Flanked by today's service personnel, the tide of more than 8,000 moved slowly past the Cenotaph.
Most were marching, some though were pushed in wheelchairs - one man rose from his and insisted on walking the last few paces himself clutching a wreath in the shape of an anchor.
Some wore bowler hats, others, armbands with the insignia of the Home Guard.
In their midst was a child.
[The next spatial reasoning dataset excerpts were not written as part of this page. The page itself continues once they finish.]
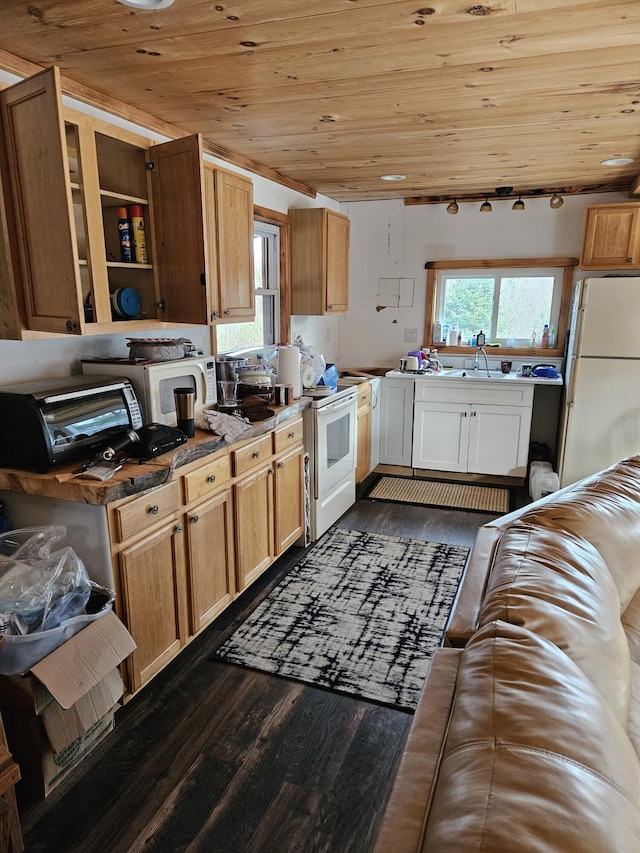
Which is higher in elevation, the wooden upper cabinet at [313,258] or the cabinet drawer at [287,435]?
the wooden upper cabinet at [313,258]

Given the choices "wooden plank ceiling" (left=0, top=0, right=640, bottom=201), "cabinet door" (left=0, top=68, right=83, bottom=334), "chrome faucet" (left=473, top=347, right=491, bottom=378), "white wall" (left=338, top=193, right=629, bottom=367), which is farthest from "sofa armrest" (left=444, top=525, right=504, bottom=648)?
"white wall" (left=338, top=193, right=629, bottom=367)

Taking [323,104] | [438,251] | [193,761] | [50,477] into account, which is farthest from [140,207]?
[438,251]

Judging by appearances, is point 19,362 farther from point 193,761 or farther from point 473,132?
point 473,132

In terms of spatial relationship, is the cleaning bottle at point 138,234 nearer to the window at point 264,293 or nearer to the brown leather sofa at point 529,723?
the window at point 264,293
A young boy wearing a suit and medals, swinging his arms as hard as he could, trying to keep up.
"But I think it is also important to bear in mind the sacrifices of all those who've gone before - not least in this year that's seen the passing of the World War I generation."
In Cyprus, a memorial is due to be unveiled to commemorate 371 British servicemen killed by members of a Greek Cypriot Eoka-B terror group fighting for independence from 1955 to 1959.
About 400 relatives and veterans of that campaign will attend the ceremony, which will be conducted by the Bishop of Cyprus and the Gulf in the presence of the British High Commissioner.
The Muslim Council of Britain has published a Remembrance Day report highlighting the contribution of Muslims to the country's armed force and urging that their sacrifices should be recalled in the day's ceremonies.
It insists that although many Muslims disagreed with the government's decision to send soldiers to fight in Afghanistan and Iraq, they nevertheless supported the troops.
The Royal British Legion said it expected at least 90% of people in Britain to observe some kind of service.
Stuart Gendall, from the legion, said the "terrible images brought into our lounges from Iraq and Afghanistan" and the losses there had given people a better understanding of the sacrifices being made.